- SET EXERCISE
Rewrite the listing below with "camera" changed to "viewer" wherever it occurs, and leave every other word as it stands.

- RECORDS FOR THIS TASK
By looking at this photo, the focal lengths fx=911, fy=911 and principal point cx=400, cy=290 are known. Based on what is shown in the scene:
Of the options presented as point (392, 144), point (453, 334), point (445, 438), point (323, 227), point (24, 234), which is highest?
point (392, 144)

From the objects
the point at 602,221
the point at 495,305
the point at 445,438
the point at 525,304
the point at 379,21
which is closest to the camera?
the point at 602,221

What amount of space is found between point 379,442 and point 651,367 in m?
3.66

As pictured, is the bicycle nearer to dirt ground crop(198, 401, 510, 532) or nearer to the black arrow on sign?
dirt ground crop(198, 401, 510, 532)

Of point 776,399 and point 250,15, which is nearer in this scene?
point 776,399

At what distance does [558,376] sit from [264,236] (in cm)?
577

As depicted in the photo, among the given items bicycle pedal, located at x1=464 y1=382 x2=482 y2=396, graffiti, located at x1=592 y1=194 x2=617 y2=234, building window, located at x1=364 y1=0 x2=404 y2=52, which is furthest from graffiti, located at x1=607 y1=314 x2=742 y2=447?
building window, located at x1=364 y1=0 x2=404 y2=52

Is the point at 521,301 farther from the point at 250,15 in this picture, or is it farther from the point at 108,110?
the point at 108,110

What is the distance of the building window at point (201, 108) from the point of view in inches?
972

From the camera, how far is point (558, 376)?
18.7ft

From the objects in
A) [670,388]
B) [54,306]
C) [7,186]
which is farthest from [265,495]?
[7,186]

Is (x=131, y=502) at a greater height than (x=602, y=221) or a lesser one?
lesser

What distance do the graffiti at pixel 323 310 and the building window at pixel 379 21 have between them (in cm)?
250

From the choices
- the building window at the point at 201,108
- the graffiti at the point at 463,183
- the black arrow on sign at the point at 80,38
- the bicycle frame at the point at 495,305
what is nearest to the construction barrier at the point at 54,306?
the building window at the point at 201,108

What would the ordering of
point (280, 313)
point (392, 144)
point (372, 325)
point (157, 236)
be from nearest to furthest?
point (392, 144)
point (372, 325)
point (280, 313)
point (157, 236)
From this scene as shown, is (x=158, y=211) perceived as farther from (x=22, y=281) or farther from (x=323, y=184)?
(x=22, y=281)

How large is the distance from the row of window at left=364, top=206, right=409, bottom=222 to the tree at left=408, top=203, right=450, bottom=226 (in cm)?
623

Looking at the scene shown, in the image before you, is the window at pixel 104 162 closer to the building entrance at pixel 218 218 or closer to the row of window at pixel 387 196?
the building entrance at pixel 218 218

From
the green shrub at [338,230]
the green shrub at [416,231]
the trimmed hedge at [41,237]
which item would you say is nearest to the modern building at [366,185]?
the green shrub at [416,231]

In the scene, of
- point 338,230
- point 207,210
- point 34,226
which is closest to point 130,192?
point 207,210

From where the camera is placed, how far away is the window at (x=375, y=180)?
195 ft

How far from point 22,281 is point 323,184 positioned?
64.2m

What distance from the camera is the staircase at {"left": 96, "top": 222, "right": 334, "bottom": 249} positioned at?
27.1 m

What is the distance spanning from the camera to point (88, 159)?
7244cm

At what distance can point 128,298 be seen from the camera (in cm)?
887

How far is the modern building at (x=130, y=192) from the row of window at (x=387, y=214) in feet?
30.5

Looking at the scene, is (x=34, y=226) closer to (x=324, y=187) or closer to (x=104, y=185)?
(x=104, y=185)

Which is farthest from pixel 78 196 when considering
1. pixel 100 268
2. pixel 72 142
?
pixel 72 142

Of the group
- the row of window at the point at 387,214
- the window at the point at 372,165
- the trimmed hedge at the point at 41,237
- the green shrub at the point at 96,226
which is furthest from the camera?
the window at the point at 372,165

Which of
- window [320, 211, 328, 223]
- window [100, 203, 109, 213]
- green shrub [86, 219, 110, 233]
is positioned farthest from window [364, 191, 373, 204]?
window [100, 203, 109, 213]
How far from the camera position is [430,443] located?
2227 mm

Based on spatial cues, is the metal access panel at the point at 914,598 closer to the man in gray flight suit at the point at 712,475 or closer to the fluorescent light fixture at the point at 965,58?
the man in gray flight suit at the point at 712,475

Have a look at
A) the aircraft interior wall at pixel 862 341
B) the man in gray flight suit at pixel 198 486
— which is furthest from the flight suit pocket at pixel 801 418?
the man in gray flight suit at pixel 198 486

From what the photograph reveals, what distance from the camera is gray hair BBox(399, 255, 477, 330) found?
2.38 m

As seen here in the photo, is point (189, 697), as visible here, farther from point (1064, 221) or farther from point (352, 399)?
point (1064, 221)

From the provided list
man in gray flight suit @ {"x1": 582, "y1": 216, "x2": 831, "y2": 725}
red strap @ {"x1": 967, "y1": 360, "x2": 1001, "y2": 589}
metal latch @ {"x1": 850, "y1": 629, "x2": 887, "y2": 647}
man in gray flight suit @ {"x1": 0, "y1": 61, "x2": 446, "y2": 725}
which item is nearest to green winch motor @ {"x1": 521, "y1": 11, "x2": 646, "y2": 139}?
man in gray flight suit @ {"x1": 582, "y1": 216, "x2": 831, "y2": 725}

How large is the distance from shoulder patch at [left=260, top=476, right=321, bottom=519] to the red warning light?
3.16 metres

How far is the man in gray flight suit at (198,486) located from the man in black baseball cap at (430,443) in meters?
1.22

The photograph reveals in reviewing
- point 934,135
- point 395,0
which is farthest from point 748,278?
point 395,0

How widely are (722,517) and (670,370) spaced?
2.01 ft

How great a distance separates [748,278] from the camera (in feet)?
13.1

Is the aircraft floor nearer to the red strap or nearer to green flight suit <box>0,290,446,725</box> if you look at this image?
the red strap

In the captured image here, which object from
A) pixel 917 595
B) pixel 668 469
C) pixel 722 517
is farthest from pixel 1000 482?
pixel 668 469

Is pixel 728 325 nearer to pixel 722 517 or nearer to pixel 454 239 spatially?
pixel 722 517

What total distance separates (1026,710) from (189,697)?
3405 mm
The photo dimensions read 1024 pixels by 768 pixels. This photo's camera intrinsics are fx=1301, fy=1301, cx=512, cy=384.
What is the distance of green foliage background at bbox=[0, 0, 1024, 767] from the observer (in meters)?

- WRITTEN ANSWER
By looking at this photo, the focal lengths fx=911, fy=911 and principal point cx=400, cy=290 are known. Based on what is shown in the scene:
Of the options presented as point (392, 144), point (453, 334), point (445, 438), point (323, 227), point (24, 234), which is highest?
point (392, 144)

From the objects
the point at 602,221
the point at 495,305
the point at 445,438
the point at 525,304
the point at 379,21
which is closest to the viewer?
the point at 602,221

What amount of space is found between point 379,442 and point 651,367 in m?
3.66

As pictured, is the bicycle nearer to dirt ground crop(198, 401, 510, 532) or nearer to the black arrow on sign?
dirt ground crop(198, 401, 510, 532)

Of point 776,399 and point 250,15, which is nearer in this scene?
point 776,399

At what distance does [558,376] sit from [264,236] (in cm)?
577

As depicted in the photo, among the given items bicycle pedal, located at x1=464 y1=382 x2=482 y2=396, graffiti, located at x1=592 y1=194 x2=617 y2=234, building window, located at x1=364 y1=0 x2=404 y2=52, which is furthest from graffiti, located at x1=607 y1=314 x2=742 y2=447?
building window, located at x1=364 y1=0 x2=404 y2=52

Is the point at 521,301 farther from the point at 250,15 in this picture, or is it farther from the point at 108,110?
the point at 108,110

What is the distance of the building window at point (201, 108) from the point of view in inches?
972

From the viewer, how far is point (558, 376)?
18.7ft

From the objects in
A) [670,388]
B) [54,306]
C) [7,186]
which is farthest from [265,495]?
[7,186]

Is (x=131, y=502) at a greater height than (x=602, y=221) or a lesser one?
lesser

What distance do the graffiti at pixel 323 310 and the building window at pixel 379 21 have between them (in cm)?
250

From the choices
- the building window at the point at 201,108
- the graffiti at the point at 463,183
- the black arrow on sign at the point at 80,38
- the bicycle frame at the point at 495,305
what is nearest to the construction barrier at the point at 54,306?
the building window at the point at 201,108

What would the ordering of
point (280, 313)
point (392, 144)
point (372, 325)
point (157, 236)
be from nearest to furthest?
point (392, 144)
point (372, 325)
point (280, 313)
point (157, 236)
From this scene as shown, is (x=158, y=211) perceived as farther from (x=22, y=281) or farther from (x=323, y=184)?
(x=22, y=281)

How large is the distance from the row of window at left=364, top=206, right=409, bottom=222 to the tree at left=408, top=203, right=450, bottom=226 (in cm)?
623

Looking at the scene shown, in the image before you, is the window at pixel 104 162 closer to the building entrance at pixel 218 218 or closer to the row of window at pixel 387 196?
the building entrance at pixel 218 218

From
the green shrub at [338,230]
the green shrub at [416,231]
the trimmed hedge at [41,237]
which item would you say is nearest to the modern building at [366,185]?
the green shrub at [416,231]

In the scene, of
- point 338,230
- point 207,210
- point 34,226
which is closest to point 130,192?
point 207,210

From where the viewer is placed, how far away is the window at (x=375, y=180)?
195 ft

How far from point 22,281 is point 323,184 positioned?
64.2m

What distance from the viewer is the staircase at {"left": 96, "top": 222, "right": 334, "bottom": 249} positioned at?
27.1 m

What is the distance spanning from the viewer to point (88, 159)?
7244cm

At what distance can point 128,298 be seen from the viewer (in cm)?
887

How far is the modern building at (x=130, y=192) from the row of window at (x=387, y=214) in feet?
30.5

Looking at the scene, is (x=34, y=226) closer to (x=324, y=187) or closer to (x=104, y=185)?
(x=104, y=185)

Which is farthest from pixel 78 196 when considering
1. pixel 100 268
2. pixel 72 142
?
pixel 72 142

Of the group
- the row of window at the point at 387,214
- the window at the point at 372,165
- the trimmed hedge at the point at 41,237
- the green shrub at the point at 96,226
which is furthest from the viewer?
the window at the point at 372,165

Which of
- window [320, 211, 328, 223]
- window [100, 203, 109, 213]
- green shrub [86, 219, 110, 233]
is positioned farthest from window [364, 191, 373, 204]?
window [100, 203, 109, 213]
How far from the viewer position is [430,443] located?
2227 mm

Based on spatial cues, is the metal access panel at the point at 914,598 closer to the man in gray flight suit at the point at 712,475 or closer to the fluorescent light fixture at the point at 965,58?
the man in gray flight suit at the point at 712,475

Have a look at
A) the aircraft interior wall at pixel 862 341
B) the man in gray flight suit at pixel 198 486
— which is furthest from the flight suit pocket at pixel 801 418?
the man in gray flight suit at pixel 198 486

From what the photograph reveals, what distance from the viewer is gray hair BBox(399, 255, 477, 330) found?
2.38 m

As seen here in the photo, is point (189, 697), as visible here, farther from point (1064, 221) or farther from point (352, 399)?
point (1064, 221)

From the provided list
man in gray flight suit @ {"x1": 582, "y1": 216, "x2": 831, "y2": 725}
red strap @ {"x1": 967, "y1": 360, "x2": 1001, "y2": 589}
metal latch @ {"x1": 850, "y1": 629, "x2": 887, "y2": 647}
man in gray flight suit @ {"x1": 0, "y1": 61, "x2": 446, "y2": 725}
which item is nearest to green winch motor @ {"x1": 521, "y1": 11, "x2": 646, "y2": 139}?
man in gray flight suit @ {"x1": 582, "y1": 216, "x2": 831, "y2": 725}

How large is the distance from shoulder patch at [left=260, top=476, right=321, bottom=519] to the red warning light?
3.16 metres

How far is the man in gray flight suit at (198,486) located from the man in black baseball cap at (430,443) in meters?
1.22

The photograph reveals in reviewing
- point 934,135
- point 395,0
which is farthest from point 748,278?
point 395,0

How widely are (722,517) and (670,370) spaced?
2.01 ft

How great a distance separates [748,278] from the viewer (in feet)?
13.1

Is the aircraft floor nearer to the red strap or nearer to green flight suit <box>0,290,446,725</box> if you look at this image?
the red strap

In the captured image here, which object from
A) pixel 917 595
B) pixel 668 469
C) pixel 722 517
is farthest from pixel 1000 482?
pixel 668 469

Is pixel 728 325 nearer to pixel 722 517 or nearer to pixel 454 239 spatially?
pixel 722 517

What total distance separates (1026,710) from (189,697)?
3405 mm
The photo dimensions read 1024 pixels by 768 pixels. This photo's viewer intrinsics are fx=1301, fy=1301, cx=512, cy=384.
What is the distance of green foliage background at bbox=[0, 0, 1024, 767] from the observer (in meters)?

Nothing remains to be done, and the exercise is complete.